'Cotemporary': The Archaic 'Contemporary'

Spelling variants are fossils of language

Word Variants and Versions

Word variants are the lingering evidence of language change. The coexistence of two or more spellings for words (which sometimes also show varying degrees of difference in meaning) are proof of the occasionally messy process of word formation; they can be like fossils left behind on a word’s path to acceptance in its modern form.

Some variants are obvious and can have meanings that both diverge and overlap, like further and farther (more often used to indicate distance) or antique (“old”) and antiquated (“obsolete”) or historic (“important”) and historical (“of the past”).

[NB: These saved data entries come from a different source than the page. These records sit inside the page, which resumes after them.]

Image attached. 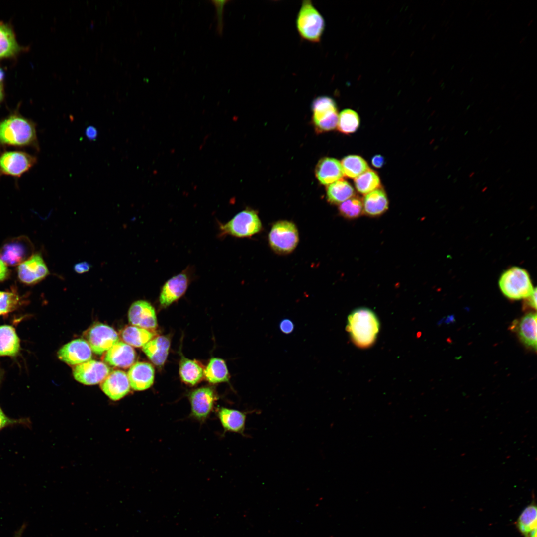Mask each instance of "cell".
I'll use <instances>...</instances> for the list:
<instances>
[{
	"instance_id": "f35d334b",
	"label": "cell",
	"mask_w": 537,
	"mask_h": 537,
	"mask_svg": "<svg viewBox=\"0 0 537 537\" xmlns=\"http://www.w3.org/2000/svg\"><path fill=\"white\" fill-rule=\"evenodd\" d=\"M211 2L214 4L216 8L217 17V29L218 33L221 34L223 31V13L224 6L228 0H212Z\"/></svg>"
},
{
	"instance_id": "f907efd6",
	"label": "cell",
	"mask_w": 537,
	"mask_h": 537,
	"mask_svg": "<svg viewBox=\"0 0 537 537\" xmlns=\"http://www.w3.org/2000/svg\"><path fill=\"white\" fill-rule=\"evenodd\" d=\"M474 174V172H472L471 174L469 175V177H472Z\"/></svg>"
},
{
	"instance_id": "603a6c76",
	"label": "cell",
	"mask_w": 537,
	"mask_h": 537,
	"mask_svg": "<svg viewBox=\"0 0 537 537\" xmlns=\"http://www.w3.org/2000/svg\"><path fill=\"white\" fill-rule=\"evenodd\" d=\"M20 350V340L15 328L10 325H0V357L15 358Z\"/></svg>"
},
{
	"instance_id": "30bf717a",
	"label": "cell",
	"mask_w": 537,
	"mask_h": 537,
	"mask_svg": "<svg viewBox=\"0 0 537 537\" xmlns=\"http://www.w3.org/2000/svg\"><path fill=\"white\" fill-rule=\"evenodd\" d=\"M84 336L92 351L99 355L106 352L119 341L118 334L113 328L99 323L90 327Z\"/></svg>"
},
{
	"instance_id": "484cf974",
	"label": "cell",
	"mask_w": 537,
	"mask_h": 537,
	"mask_svg": "<svg viewBox=\"0 0 537 537\" xmlns=\"http://www.w3.org/2000/svg\"><path fill=\"white\" fill-rule=\"evenodd\" d=\"M204 370L202 365L195 360H191L182 357L179 373L182 381L190 385L199 383L204 376Z\"/></svg>"
},
{
	"instance_id": "8d00e7d4",
	"label": "cell",
	"mask_w": 537,
	"mask_h": 537,
	"mask_svg": "<svg viewBox=\"0 0 537 537\" xmlns=\"http://www.w3.org/2000/svg\"><path fill=\"white\" fill-rule=\"evenodd\" d=\"M3 372L0 371V386L2 381ZM15 425H22L27 427L31 426V421L29 418H11L7 416L0 405V431L3 429Z\"/></svg>"
},
{
	"instance_id": "681fc988",
	"label": "cell",
	"mask_w": 537,
	"mask_h": 537,
	"mask_svg": "<svg viewBox=\"0 0 537 537\" xmlns=\"http://www.w3.org/2000/svg\"><path fill=\"white\" fill-rule=\"evenodd\" d=\"M525 537H537V529L530 532Z\"/></svg>"
},
{
	"instance_id": "9c48e42d",
	"label": "cell",
	"mask_w": 537,
	"mask_h": 537,
	"mask_svg": "<svg viewBox=\"0 0 537 537\" xmlns=\"http://www.w3.org/2000/svg\"><path fill=\"white\" fill-rule=\"evenodd\" d=\"M191 280V270L186 268L167 280L160 292L159 302L160 306L167 307L181 298L186 291Z\"/></svg>"
},
{
	"instance_id": "7a4b0ae2",
	"label": "cell",
	"mask_w": 537,
	"mask_h": 537,
	"mask_svg": "<svg viewBox=\"0 0 537 537\" xmlns=\"http://www.w3.org/2000/svg\"><path fill=\"white\" fill-rule=\"evenodd\" d=\"M379 328L377 316L369 308H357L348 317L346 330L352 340L358 347L366 348L373 344Z\"/></svg>"
},
{
	"instance_id": "7bdbcfd3",
	"label": "cell",
	"mask_w": 537,
	"mask_h": 537,
	"mask_svg": "<svg viewBox=\"0 0 537 537\" xmlns=\"http://www.w3.org/2000/svg\"><path fill=\"white\" fill-rule=\"evenodd\" d=\"M9 275L10 271L7 265L0 258V282L6 280Z\"/></svg>"
},
{
	"instance_id": "d4e9b609",
	"label": "cell",
	"mask_w": 537,
	"mask_h": 537,
	"mask_svg": "<svg viewBox=\"0 0 537 537\" xmlns=\"http://www.w3.org/2000/svg\"><path fill=\"white\" fill-rule=\"evenodd\" d=\"M518 335L527 346L537 350V314L529 313L522 317L518 326Z\"/></svg>"
},
{
	"instance_id": "5bb4252c",
	"label": "cell",
	"mask_w": 537,
	"mask_h": 537,
	"mask_svg": "<svg viewBox=\"0 0 537 537\" xmlns=\"http://www.w3.org/2000/svg\"><path fill=\"white\" fill-rule=\"evenodd\" d=\"M57 355L60 360L66 363L77 365L90 360L92 350L86 340L77 339L62 346Z\"/></svg>"
},
{
	"instance_id": "816d5d0a",
	"label": "cell",
	"mask_w": 537,
	"mask_h": 537,
	"mask_svg": "<svg viewBox=\"0 0 537 537\" xmlns=\"http://www.w3.org/2000/svg\"><path fill=\"white\" fill-rule=\"evenodd\" d=\"M486 189H487V187H485V188H484V189L483 190V191H484L485 190H486Z\"/></svg>"
},
{
	"instance_id": "ffe728a7",
	"label": "cell",
	"mask_w": 537,
	"mask_h": 537,
	"mask_svg": "<svg viewBox=\"0 0 537 537\" xmlns=\"http://www.w3.org/2000/svg\"><path fill=\"white\" fill-rule=\"evenodd\" d=\"M217 416L225 432L244 434L247 412L226 407H220Z\"/></svg>"
},
{
	"instance_id": "836d02e7",
	"label": "cell",
	"mask_w": 537,
	"mask_h": 537,
	"mask_svg": "<svg viewBox=\"0 0 537 537\" xmlns=\"http://www.w3.org/2000/svg\"><path fill=\"white\" fill-rule=\"evenodd\" d=\"M24 302V298L16 290L0 291V316L16 310Z\"/></svg>"
},
{
	"instance_id": "74e56055",
	"label": "cell",
	"mask_w": 537,
	"mask_h": 537,
	"mask_svg": "<svg viewBox=\"0 0 537 537\" xmlns=\"http://www.w3.org/2000/svg\"><path fill=\"white\" fill-rule=\"evenodd\" d=\"M339 115L335 112L326 118L315 124L319 131H329L337 127Z\"/></svg>"
},
{
	"instance_id": "f6af8a7d",
	"label": "cell",
	"mask_w": 537,
	"mask_h": 537,
	"mask_svg": "<svg viewBox=\"0 0 537 537\" xmlns=\"http://www.w3.org/2000/svg\"><path fill=\"white\" fill-rule=\"evenodd\" d=\"M527 298H528V305L536 310L537 309V290L536 288H534L532 294Z\"/></svg>"
},
{
	"instance_id": "7dc6e473",
	"label": "cell",
	"mask_w": 537,
	"mask_h": 537,
	"mask_svg": "<svg viewBox=\"0 0 537 537\" xmlns=\"http://www.w3.org/2000/svg\"><path fill=\"white\" fill-rule=\"evenodd\" d=\"M5 72L4 69L0 67V83H4Z\"/></svg>"
},
{
	"instance_id": "8992f818",
	"label": "cell",
	"mask_w": 537,
	"mask_h": 537,
	"mask_svg": "<svg viewBox=\"0 0 537 537\" xmlns=\"http://www.w3.org/2000/svg\"><path fill=\"white\" fill-rule=\"evenodd\" d=\"M299 239L296 226L288 220H279L274 223L268 234L271 248L279 254L291 253L297 247Z\"/></svg>"
},
{
	"instance_id": "bcb514c9",
	"label": "cell",
	"mask_w": 537,
	"mask_h": 537,
	"mask_svg": "<svg viewBox=\"0 0 537 537\" xmlns=\"http://www.w3.org/2000/svg\"><path fill=\"white\" fill-rule=\"evenodd\" d=\"M4 83H0V105L3 102L5 98Z\"/></svg>"
},
{
	"instance_id": "ab89813d",
	"label": "cell",
	"mask_w": 537,
	"mask_h": 537,
	"mask_svg": "<svg viewBox=\"0 0 537 537\" xmlns=\"http://www.w3.org/2000/svg\"><path fill=\"white\" fill-rule=\"evenodd\" d=\"M279 328L282 333L289 334L292 332L294 328L293 322L289 319H283L279 324Z\"/></svg>"
},
{
	"instance_id": "b9f144b4",
	"label": "cell",
	"mask_w": 537,
	"mask_h": 537,
	"mask_svg": "<svg viewBox=\"0 0 537 537\" xmlns=\"http://www.w3.org/2000/svg\"><path fill=\"white\" fill-rule=\"evenodd\" d=\"M85 135L89 140L95 141L98 137V131L95 127L90 125L85 129Z\"/></svg>"
},
{
	"instance_id": "44dd1931",
	"label": "cell",
	"mask_w": 537,
	"mask_h": 537,
	"mask_svg": "<svg viewBox=\"0 0 537 537\" xmlns=\"http://www.w3.org/2000/svg\"><path fill=\"white\" fill-rule=\"evenodd\" d=\"M316 175L322 184H330L344 175L342 165L338 160L330 157L321 159L316 168Z\"/></svg>"
},
{
	"instance_id": "83f0119b",
	"label": "cell",
	"mask_w": 537,
	"mask_h": 537,
	"mask_svg": "<svg viewBox=\"0 0 537 537\" xmlns=\"http://www.w3.org/2000/svg\"><path fill=\"white\" fill-rule=\"evenodd\" d=\"M154 336L155 334L150 330L133 325L125 327L121 333L123 341L135 347H143Z\"/></svg>"
},
{
	"instance_id": "e575fe53",
	"label": "cell",
	"mask_w": 537,
	"mask_h": 537,
	"mask_svg": "<svg viewBox=\"0 0 537 537\" xmlns=\"http://www.w3.org/2000/svg\"><path fill=\"white\" fill-rule=\"evenodd\" d=\"M360 119L358 113L350 109L342 111L338 117V130L345 134L355 132L359 127Z\"/></svg>"
},
{
	"instance_id": "d6a6232c",
	"label": "cell",
	"mask_w": 537,
	"mask_h": 537,
	"mask_svg": "<svg viewBox=\"0 0 537 537\" xmlns=\"http://www.w3.org/2000/svg\"><path fill=\"white\" fill-rule=\"evenodd\" d=\"M341 164L344 174L350 178H355L369 169L367 162L358 155L347 156Z\"/></svg>"
},
{
	"instance_id": "7c38bea8",
	"label": "cell",
	"mask_w": 537,
	"mask_h": 537,
	"mask_svg": "<svg viewBox=\"0 0 537 537\" xmlns=\"http://www.w3.org/2000/svg\"><path fill=\"white\" fill-rule=\"evenodd\" d=\"M17 273L21 282L33 285L45 278L49 271L42 255L35 253L18 266Z\"/></svg>"
},
{
	"instance_id": "d590c367",
	"label": "cell",
	"mask_w": 537,
	"mask_h": 537,
	"mask_svg": "<svg viewBox=\"0 0 537 537\" xmlns=\"http://www.w3.org/2000/svg\"><path fill=\"white\" fill-rule=\"evenodd\" d=\"M338 210L340 214L346 219H356L363 214L362 200L354 195L339 204Z\"/></svg>"
},
{
	"instance_id": "5b68a950",
	"label": "cell",
	"mask_w": 537,
	"mask_h": 537,
	"mask_svg": "<svg viewBox=\"0 0 537 537\" xmlns=\"http://www.w3.org/2000/svg\"><path fill=\"white\" fill-rule=\"evenodd\" d=\"M262 227L261 221L256 212L246 209L236 214L228 222L219 223V236L249 237L259 233Z\"/></svg>"
},
{
	"instance_id": "7402d4cb",
	"label": "cell",
	"mask_w": 537,
	"mask_h": 537,
	"mask_svg": "<svg viewBox=\"0 0 537 537\" xmlns=\"http://www.w3.org/2000/svg\"><path fill=\"white\" fill-rule=\"evenodd\" d=\"M170 347V340L165 336L153 338L143 347L142 350L153 364L157 366H163L168 357Z\"/></svg>"
},
{
	"instance_id": "4fadbf2b",
	"label": "cell",
	"mask_w": 537,
	"mask_h": 537,
	"mask_svg": "<svg viewBox=\"0 0 537 537\" xmlns=\"http://www.w3.org/2000/svg\"><path fill=\"white\" fill-rule=\"evenodd\" d=\"M110 372V368L105 363L91 359L75 365L73 369L75 379L88 385L101 382Z\"/></svg>"
},
{
	"instance_id": "f1b7e54d",
	"label": "cell",
	"mask_w": 537,
	"mask_h": 537,
	"mask_svg": "<svg viewBox=\"0 0 537 537\" xmlns=\"http://www.w3.org/2000/svg\"><path fill=\"white\" fill-rule=\"evenodd\" d=\"M204 376L210 383L228 382L229 372L224 360L217 358H211L204 370Z\"/></svg>"
},
{
	"instance_id": "6da1fadb",
	"label": "cell",
	"mask_w": 537,
	"mask_h": 537,
	"mask_svg": "<svg viewBox=\"0 0 537 537\" xmlns=\"http://www.w3.org/2000/svg\"><path fill=\"white\" fill-rule=\"evenodd\" d=\"M0 147H31L38 151L36 123L18 110L13 111L0 120Z\"/></svg>"
},
{
	"instance_id": "ee69618b",
	"label": "cell",
	"mask_w": 537,
	"mask_h": 537,
	"mask_svg": "<svg viewBox=\"0 0 537 537\" xmlns=\"http://www.w3.org/2000/svg\"><path fill=\"white\" fill-rule=\"evenodd\" d=\"M372 165L375 168H380L385 164V159L381 155H376L371 159Z\"/></svg>"
},
{
	"instance_id": "d6986e66",
	"label": "cell",
	"mask_w": 537,
	"mask_h": 537,
	"mask_svg": "<svg viewBox=\"0 0 537 537\" xmlns=\"http://www.w3.org/2000/svg\"><path fill=\"white\" fill-rule=\"evenodd\" d=\"M25 48L18 43L11 24L0 22V61L16 58Z\"/></svg>"
},
{
	"instance_id": "277c9868",
	"label": "cell",
	"mask_w": 537,
	"mask_h": 537,
	"mask_svg": "<svg viewBox=\"0 0 537 537\" xmlns=\"http://www.w3.org/2000/svg\"><path fill=\"white\" fill-rule=\"evenodd\" d=\"M296 27L300 36L312 42H318L325 28L324 19L311 1H303L298 12Z\"/></svg>"
},
{
	"instance_id": "cb8c5ba5",
	"label": "cell",
	"mask_w": 537,
	"mask_h": 537,
	"mask_svg": "<svg viewBox=\"0 0 537 537\" xmlns=\"http://www.w3.org/2000/svg\"><path fill=\"white\" fill-rule=\"evenodd\" d=\"M363 214L376 217L384 213L388 209L389 201L384 190L381 187L367 194L362 200Z\"/></svg>"
},
{
	"instance_id": "2e32d148",
	"label": "cell",
	"mask_w": 537,
	"mask_h": 537,
	"mask_svg": "<svg viewBox=\"0 0 537 537\" xmlns=\"http://www.w3.org/2000/svg\"><path fill=\"white\" fill-rule=\"evenodd\" d=\"M100 388L109 398L117 401L129 393L130 385L127 374L123 371L116 370L108 374L101 382Z\"/></svg>"
},
{
	"instance_id": "e0dca14e",
	"label": "cell",
	"mask_w": 537,
	"mask_h": 537,
	"mask_svg": "<svg viewBox=\"0 0 537 537\" xmlns=\"http://www.w3.org/2000/svg\"><path fill=\"white\" fill-rule=\"evenodd\" d=\"M136 359V353L132 346L118 341L106 352L104 361L115 367L127 368L131 367Z\"/></svg>"
},
{
	"instance_id": "c3c4849f",
	"label": "cell",
	"mask_w": 537,
	"mask_h": 537,
	"mask_svg": "<svg viewBox=\"0 0 537 537\" xmlns=\"http://www.w3.org/2000/svg\"><path fill=\"white\" fill-rule=\"evenodd\" d=\"M25 529V525H22L21 528L16 532L13 537H21L23 530Z\"/></svg>"
},
{
	"instance_id": "4316f807",
	"label": "cell",
	"mask_w": 537,
	"mask_h": 537,
	"mask_svg": "<svg viewBox=\"0 0 537 537\" xmlns=\"http://www.w3.org/2000/svg\"><path fill=\"white\" fill-rule=\"evenodd\" d=\"M354 189L346 180L340 179L327 187L328 201L333 204H340L354 195Z\"/></svg>"
},
{
	"instance_id": "9a60e30c",
	"label": "cell",
	"mask_w": 537,
	"mask_h": 537,
	"mask_svg": "<svg viewBox=\"0 0 537 537\" xmlns=\"http://www.w3.org/2000/svg\"><path fill=\"white\" fill-rule=\"evenodd\" d=\"M128 320L133 326L150 331L157 326L155 310L146 300H138L131 304L128 311Z\"/></svg>"
},
{
	"instance_id": "8fae6325",
	"label": "cell",
	"mask_w": 537,
	"mask_h": 537,
	"mask_svg": "<svg viewBox=\"0 0 537 537\" xmlns=\"http://www.w3.org/2000/svg\"><path fill=\"white\" fill-rule=\"evenodd\" d=\"M191 405V416L200 422H204L212 411L217 395L213 388L209 386L200 387L192 391L188 395Z\"/></svg>"
},
{
	"instance_id": "52a82bcc",
	"label": "cell",
	"mask_w": 537,
	"mask_h": 537,
	"mask_svg": "<svg viewBox=\"0 0 537 537\" xmlns=\"http://www.w3.org/2000/svg\"><path fill=\"white\" fill-rule=\"evenodd\" d=\"M37 162L36 156L21 150L0 151V178L3 176L19 178Z\"/></svg>"
},
{
	"instance_id": "ba28073f",
	"label": "cell",
	"mask_w": 537,
	"mask_h": 537,
	"mask_svg": "<svg viewBox=\"0 0 537 537\" xmlns=\"http://www.w3.org/2000/svg\"><path fill=\"white\" fill-rule=\"evenodd\" d=\"M31 241L25 236L6 241L0 248V258L7 265L18 266L33 254Z\"/></svg>"
},
{
	"instance_id": "3957f363",
	"label": "cell",
	"mask_w": 537,
	"mask_h": 537,
	"mask_svg": "<svg viewBox=\"0 0 537 537\" xmlns=\"http://www.w3.org/2000/svg\"><path fill=\"white\" fill-rule=\"evenodd\" d=\"M499 286L507 298L513 300L527 298L534 289L528 272L519 267H512L503 272Z\"/></svg>"
},
{
	"instance_id": "f546056e",
	"label": "cell",
	"mask_w": 537,
	"mask_h": 537,
	"mask_svg": "<svg viewBox=\"0 0 537 537\" xmlns=\"http://www.w3.org/2000/svg\"><path fill=\"white\" fill-rule=\"evenodd\" d=\"M537 506L532 502L522 511L517 520L516 526L525 537L530 532L537 529Z\"/></svg>"
},
{
	"instance_id": "4dcf8cb0",
	"label": "cell",
	"mask_w": 537,
	"mask_h": 537,
	"mask_svg": "<svg viewBox=\"0 0 537 537\" xmlns=\"http://www.w3.org/2000/svg\"><path fill=\"white\" fill-rule=\"evenodd\" d=\"M354 183L357 191L362 194H366L380 188L381 186L377 173L369 168L355 178Z\"/></svg>"
},
{
	"instance_id": "1f68e13d",
	"label": "cell",
	"mask_w": 537,
	"mask_h": 537,
	"mask_svg": "<svg viewBox=\"0 0 537 537\" xmlns=\"http://www.w3.org/2000/svg\"><path fill=\"white\" fill-rule=\"evenodd\" d=\"M312 109L315 124L337 112L335 101L326 96H319L315 98L312 102Z\"/></svg>"
},
{
	"instance_id": "ac0fdd59",
	"label": "cell",
	"mask_w": 537,
	"mask_h": 537,
	"mask_svg": "<svg viewBox=\"0 0 537 537\" xmlns=\"http://www.w3.org/2000/svg\"><path fill=\"white\" fill-rule=\"evenodd\" d=\"M127 376L130 387L133 390H144L153 385L155 370L152 365L149 363L138 362L130 367Z\"/></svg>"
},
{
	"instance_id": "60d3db41",
	"label": "cell",
	"mask_w": 537,
	"mask_h": 537,
	"mask_svg": "<svg viewBox=\"0 0 537 537\" xmlns=\"http://www.w3.org/2000/svg\"><path fill=\"white\" fill-rule=\"evenodd\" d=\"M91 265L87 262H81L74 266V271L78 274H82L89 271Z\"/></svg>"
}]
</instances>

An antique piece of historical timekeeping.

Some are hiding in plain sight; they are used in different contexts and we don’t usually link them, though their connection becomes logical and obvious once you think about it in pairs like bereft and bereaved or insulation and isolation or delectable and delightful. They derive from shared roots which then grew in different directions.

Sometimes the coexistence is uneasy, with both words occupying similar semantic territory, as with academia and academe or feverish and febrile.

The 'Com-' Prefix

But true fossils are often evidence of disappearance; such is the case for the word cotemporary. Not contemporary, mind you: cotemporary. The meanings of the two words are the same, so the only difference is that they use different forms of the Latin-based prefix com-, meaning “with,” “together,” or “jointly.” Com- has several forms when used in English and combined with other words: com- before letters b (combine), p (compromise), or m (commingle); col- before the letter l (collinear); con- before other letters (like concentrate). But there’s also co-, as in coexist and coauthor, and it’s such a common prefix that we can understand cotemporary perfectly well today, even though the word has vanished from the language.

Looking at words formed with com- as building blocks with other Latin roots is illuminating. For instance, the second part of combine adds the same root as binary (“with two”); for commerce, it’s the same root as merchandise (“with merchandise”); for confide it’s the same root as fidelity (“with fidelity”); for companion, it’s the Latin word for bread, panis (“with bread”—the person you share food with). For contemporary (and cotemporary), it’s the Latin word tempus (“together in time”).

Usage of 'Cotemporary'

Cotemporary has the advantage of similar forms for its near synonyms coetaneous and coeval, both meaning “of the same or equal age, antiquity, or duration.” Coincident is another synonym, meaning “occupying the same space or time.” And, using different building blocks, a different Latin prefix gives us extemporary, a synonym of extemporaneous.

Cotemporary was the preferred form for lexicographers Samuel Johnson in 1755 and Noah Webster in 1828. Though they also had entries for contemporary, Webster makes his opinion clear in a note: “I consider this word as preferable to contemporary, as being more easily pronounced.”

Webster should have stuck to the facts, though: he also preferred ieland over island and the funny-looking bridegoom over bridegroom, and time has made these spellings look anything but contemporary.